The approval is conditional on full compliance with a commitments package offered by DIC.
“Pigments are essential inputs for many consumer products that require a coloring process, for example in the automotive and advanced plastics value chains,” said Executive VP Margrethe Vestager, who is in charge of competition policy. “There are only a few alternative producers for these products and the combination of DIC and BASF Colors & Effects risked depriving customers of high-quality pigments. This merger is approved on the condition that the companies divest DIC’s main manufacturing facility for pigments, thereby preserving effective competition in the market.”
BASF Colors & Effects and DIC are two market leaders in the production and sale of pigments and other colorants. In particular, they are the two main suppliers of certain categories of pigments worldwide.
Pigments are compounds that color material by covering its surface or mixing with it. They are obtained through a variety of chemical processes. Within a given chemical class, there are typically several different pigments, with different chemical compositions, providing different color shades and technical characteristics. These individual pigments are usually referred to as color indices.
The Commission’s investigation
The Commission’s investigation primarily focused on perylene pigments, which constitute a chemical class of red, maroon, violet and black pigments, as well as quinacridone pigments, a chemical class of pigments with tints ranging from yellowish red to violet.
Perylene and quinacridone pigments are suitable for the most complex applications, such as automotive coatings, advanced plastics applications, and some industrial applications.
The Commission had concerns that the proposed transaction, as originally notified, would have reduced competition on the market for the supply of perylene and quinacridone pigments.
In particular, the Commission’s market investigation indicated that although several Asian pigment manufacturers have been gradually entering the pigment markets for many chemical classes over the last decades, it is difficult for pigment customers to switch suppliers. This was due to the high qualification and reformulation costs that the pigment markets require.
Also, the Commission found that for some perylenes and quinacridone pigments, only a small number of manufacturers are considered to be suitable suppliers for customers requiring high specification pigments.
As a result, the Commission had concerns that following the merger, those customers seeking pigments for the most complex applications would have insufficient alternatives for the supply of some color indices within perylene and quinacridone pigments.
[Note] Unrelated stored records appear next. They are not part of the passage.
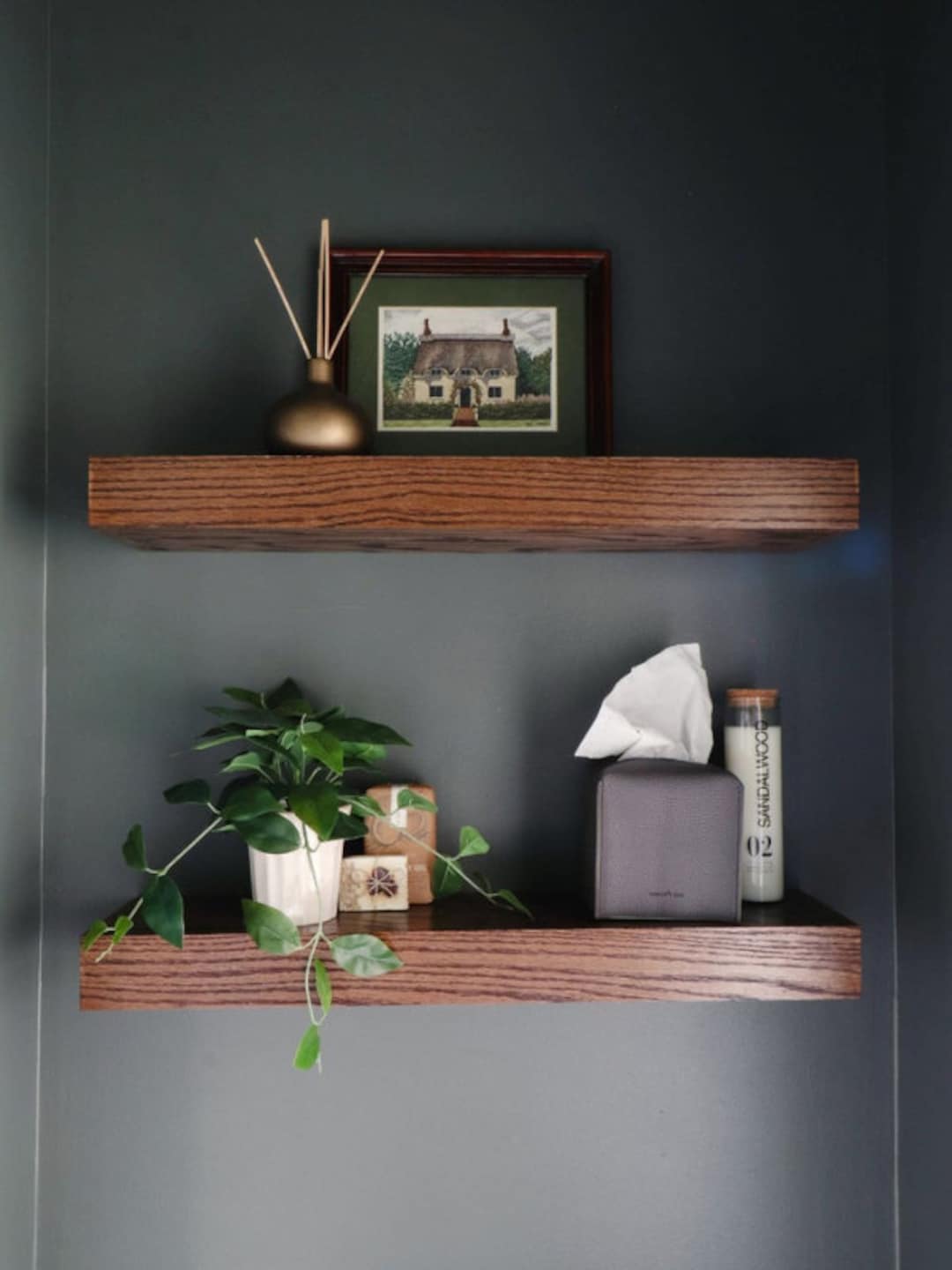 Modern Wood Floating Shelf for Kitchen and Livingroom,decorative Wall ...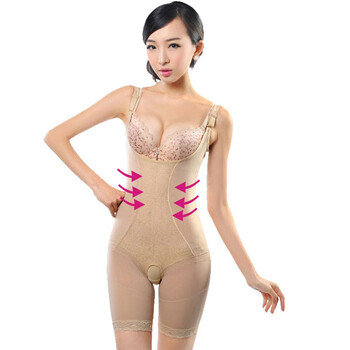 蓝莓 透气瘦身连体衣 lm-6017 米色 XXL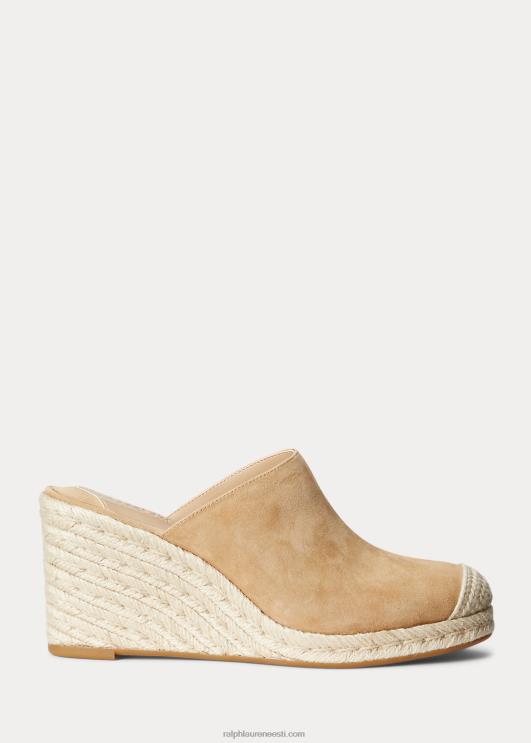Ralph Lauren naised pennie seemisnahast espadrill PR0V5049 kaamel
The acquisition would therefore have likely led to higher prices, reduced choice in products and lower quality of services provided to customers.
The proposed remedies
To address the Commission’s competition concerns, DIC offered to divest its pigment manufacturing facility, operated by its subsidiary Sun Chemical and located in Bushy Park (South Carolina).
DIC’s Bushy Park facility manufactures the large majority of DIC’s perylene and quinacridone pigments.
The divestment business includes the full transfer of the plant, technology, brands, manufacturing equipment, and other intangible assets and needs to be divested to a manufacturer with proven expertise in pigment production.
The commitments fully address the Commission’s concerns as they remove almost entirely the overlap between DIC’s and BASF Colors & Effects’ activities in the relevant pigments.
The commitments ensure that the same number of suppliers will remain active in these markets and that customers continue to enjoy the same level of choice.
The Commission, therefore, concluded that the proposed transaction, as modified by the commitments, would no longer raise competition concerns. The decision is conditional upon full compliance with the commitments.